Kullbach-Leibler implementation

Dear Community,

I found that some people use the Kullback leibler divergence loss for training their model when the output layer consists of a one-hot-vector using pytorch.

I actually tried it myself, and it works well. However I do not understand why that works. As given in the documentation, the loss over the output layer L (of length n) to my understanding is:

loss = \sum_{_i}^{n} y_i  log(y_i/x_i)

with i = 0…n, y being the label and x being the estimated prob of the model. But that assumes that y_i is always > 0. Otherwise the loss would be undefined due to log(0). Therefore I do not understand how I get good results using the KLdiv loss.
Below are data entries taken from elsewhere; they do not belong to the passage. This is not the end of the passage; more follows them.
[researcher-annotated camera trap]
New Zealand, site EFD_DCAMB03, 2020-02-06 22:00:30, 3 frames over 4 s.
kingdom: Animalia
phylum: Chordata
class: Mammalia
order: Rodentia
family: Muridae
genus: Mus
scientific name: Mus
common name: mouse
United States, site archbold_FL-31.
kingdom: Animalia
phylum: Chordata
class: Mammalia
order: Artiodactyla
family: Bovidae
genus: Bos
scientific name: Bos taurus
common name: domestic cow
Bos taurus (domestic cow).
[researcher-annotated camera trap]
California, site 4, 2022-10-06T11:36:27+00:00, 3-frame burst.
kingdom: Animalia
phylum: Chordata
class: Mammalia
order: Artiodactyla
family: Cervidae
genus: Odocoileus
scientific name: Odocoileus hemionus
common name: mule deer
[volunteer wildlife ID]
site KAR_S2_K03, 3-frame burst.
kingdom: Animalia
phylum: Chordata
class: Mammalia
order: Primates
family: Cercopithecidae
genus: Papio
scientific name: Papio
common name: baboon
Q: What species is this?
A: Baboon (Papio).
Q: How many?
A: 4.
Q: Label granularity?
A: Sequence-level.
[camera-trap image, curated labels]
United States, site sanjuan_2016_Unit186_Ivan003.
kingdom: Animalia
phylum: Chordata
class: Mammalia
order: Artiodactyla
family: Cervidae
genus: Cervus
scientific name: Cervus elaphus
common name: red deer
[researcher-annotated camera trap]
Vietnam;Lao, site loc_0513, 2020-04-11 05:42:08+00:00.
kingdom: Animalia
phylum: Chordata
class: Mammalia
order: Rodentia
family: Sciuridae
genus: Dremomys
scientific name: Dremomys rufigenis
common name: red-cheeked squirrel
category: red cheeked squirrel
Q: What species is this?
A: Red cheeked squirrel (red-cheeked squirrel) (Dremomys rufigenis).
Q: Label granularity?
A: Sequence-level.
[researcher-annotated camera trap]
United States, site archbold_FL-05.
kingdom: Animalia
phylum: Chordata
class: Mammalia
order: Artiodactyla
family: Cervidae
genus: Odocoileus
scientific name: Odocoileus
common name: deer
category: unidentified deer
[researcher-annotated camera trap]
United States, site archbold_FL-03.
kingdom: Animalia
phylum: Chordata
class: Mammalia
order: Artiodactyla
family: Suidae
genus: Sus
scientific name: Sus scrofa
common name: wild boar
Can someone explain whats going on inside the KLdiv function of pytorch? is the label smoothed such that no zeros occur anymore?

I am thankful for any advice.



edit: i don’t know why the latex formatting is not working, maybe someone can fix it :slight_smile:

Less brief definitions of the Kullback-Leibler divergence spell out the that the term is to be considered to be 0 when log y_i is 0.

This is by continuous extension:

The PyTorch implementation uses torch.where to achieve this.

You cannot get away with x_i being zero when y_i is not, then the KL div is infinite. This is the requirement that y_i must be absolutely continuous w.r.t. x_i.

Best regards


P.S.: One might reflect on the intended use of the formula in the PyTorch documentation: We assume that other ressources (Wikipedia, Textbooks, …) are more useful for learning about KL Divergence. The main goal is for someone who knows the formula to see which term is used how. This is particularly important for things like CrossEntropyLoss or NLLLoss, where the mathematical definition and the actual processing of the inputs to get the outputs are not quite in sync.